╭─ Supplied data
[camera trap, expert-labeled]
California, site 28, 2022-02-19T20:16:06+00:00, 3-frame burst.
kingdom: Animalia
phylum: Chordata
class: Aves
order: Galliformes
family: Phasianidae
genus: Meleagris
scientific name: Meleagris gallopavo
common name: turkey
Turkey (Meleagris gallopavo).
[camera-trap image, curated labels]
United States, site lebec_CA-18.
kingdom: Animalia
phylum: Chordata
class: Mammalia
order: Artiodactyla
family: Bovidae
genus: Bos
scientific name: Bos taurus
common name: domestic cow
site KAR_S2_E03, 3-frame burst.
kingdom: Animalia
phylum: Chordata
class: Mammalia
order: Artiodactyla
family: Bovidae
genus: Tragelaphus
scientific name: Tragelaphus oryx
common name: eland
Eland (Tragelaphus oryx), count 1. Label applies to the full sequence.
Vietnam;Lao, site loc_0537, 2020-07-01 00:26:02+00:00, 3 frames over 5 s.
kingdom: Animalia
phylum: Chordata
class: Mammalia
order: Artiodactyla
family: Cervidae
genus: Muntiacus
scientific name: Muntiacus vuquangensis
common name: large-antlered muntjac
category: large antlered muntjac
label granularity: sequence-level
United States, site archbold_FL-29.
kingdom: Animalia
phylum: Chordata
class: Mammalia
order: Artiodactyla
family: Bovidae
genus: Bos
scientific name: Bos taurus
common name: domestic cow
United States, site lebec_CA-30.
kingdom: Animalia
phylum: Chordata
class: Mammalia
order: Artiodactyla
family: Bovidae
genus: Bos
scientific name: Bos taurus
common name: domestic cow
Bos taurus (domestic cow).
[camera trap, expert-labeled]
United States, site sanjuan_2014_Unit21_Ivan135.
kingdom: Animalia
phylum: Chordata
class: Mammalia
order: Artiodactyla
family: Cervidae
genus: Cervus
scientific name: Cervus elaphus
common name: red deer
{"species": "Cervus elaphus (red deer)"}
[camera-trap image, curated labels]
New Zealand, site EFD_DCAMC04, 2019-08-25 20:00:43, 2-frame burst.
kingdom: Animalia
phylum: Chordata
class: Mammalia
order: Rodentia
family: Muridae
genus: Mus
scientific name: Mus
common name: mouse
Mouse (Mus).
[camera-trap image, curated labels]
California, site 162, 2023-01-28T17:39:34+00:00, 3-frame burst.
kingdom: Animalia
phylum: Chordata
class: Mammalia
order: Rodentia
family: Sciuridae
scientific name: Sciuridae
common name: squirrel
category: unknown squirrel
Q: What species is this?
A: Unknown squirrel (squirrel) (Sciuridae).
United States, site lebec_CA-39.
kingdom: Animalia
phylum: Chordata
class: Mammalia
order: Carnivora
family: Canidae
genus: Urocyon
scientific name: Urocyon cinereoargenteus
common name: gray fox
╰─
__Exercise requirements__.
Could you give every entry again, exactly as written?

__Exercise answer__.
[camera trap, expert-labeled]
California, site 28, 2022-02-19T20:16:06+00:00, 3-frame burst.
kingdom: Animalia
phylum: Chordata
class: Aves
order: Galliformes
family: Phasianidae
genus: Meleagris
scientific name: Meleagris gallopavo
common name: turkey
Turkey (Meleagris gallopavo).
[camera-trap image, curated labels]
United States, site lebec_CA-18.
kingdom: Animalia
phylum: Chordata
class: Mammalia
order: Artiodactyla
family: Bovidae
genus: Bos
scientific name: Bos taurus
common name: domestic cow
site KAR_S2_E03, 3-frame burst.
kingdom: Animalia
phylum: Chordata
class: Mammalia
order: Artiodactyla
family: Bovidae
genus: Tragelaphus
scientific name: Tragelaphus oryx
common name: eland
Eland (Tragelaphus oryx), count 1. Label applies to the full sequence.
Vietnam;Lao, site loc_0537, 2020-07-01 00:26:02+00:00, 3 frames over 5 s.
kingdom: Animalia
phylum: Chordata
class: Mammalia
order: Artiodactyla
family: Cervidae
genus: Muntiacus
scientific name: Muntiacus vuquangensis
common name: large-antlered muntjac
category: large antlered muntjac
label granularity: sequence-level
United States, site archbold_FL-29.
kingdom: Animalia
phylum: Chordata
class: Mammalia
order: Artiodactyla
family: Bovidae
genus: Bos
scientific name: Bos taurus
common name: domestic cow
United States, site lebec_CA-30.
kingdom: Animalia
phylum: Chordata
class: Mammalia
order: Artiodactyla
family: Bovidae
genus: Bos
scientific name: Bos taurus
common name: domestic cow
Bos taurus (domestic cow).
[camera trap, expert-labeled]
United States, site sanjuan_2014_Unit21_Ivan135.
kingdom: Animalia
phylum: Chordata
class: Mammalia
order: Artiodactyla
family: Cervidae
genus: Cervus
scientific name: Cervus elaphus
common name: red deer
{"species": "Cervus elaphus (red deer)"}
[camera-trap image, curated labels]
New Zealand, site EFD_DCAMC04, 2019-08-25 20:00:43, 2-frame burst.
kingdom: Animalia
phylum: Chordata
class: Mammalia
order: Rodentia
family: Muridae
genus: Mus
scientific name: Mus
common name: mouse
Mouse (Mus).
[camera-trap image, curated labels]
California, site 162, 2023-01-28T17:39:34+00:00, 3-frame burst.
kingdom: Animalia
phylum: Chordata
class: Mammalia
order: Rodentia
family: Sciuridae
scientific name: Sciuridae
common name: squirrel
category: unknown squirrel
Q: What species is this?
A: Unknown squirrel (squirrel) (Sciuridae).
United States, site lebec_CA-39.
kingdom: Animalia
phylum: Chordata
class: Mammalia
order: Carnivora
family: Canidae
genus: Urocyon
scientific name: Urocyon cinereoargenteus
common name: gray fox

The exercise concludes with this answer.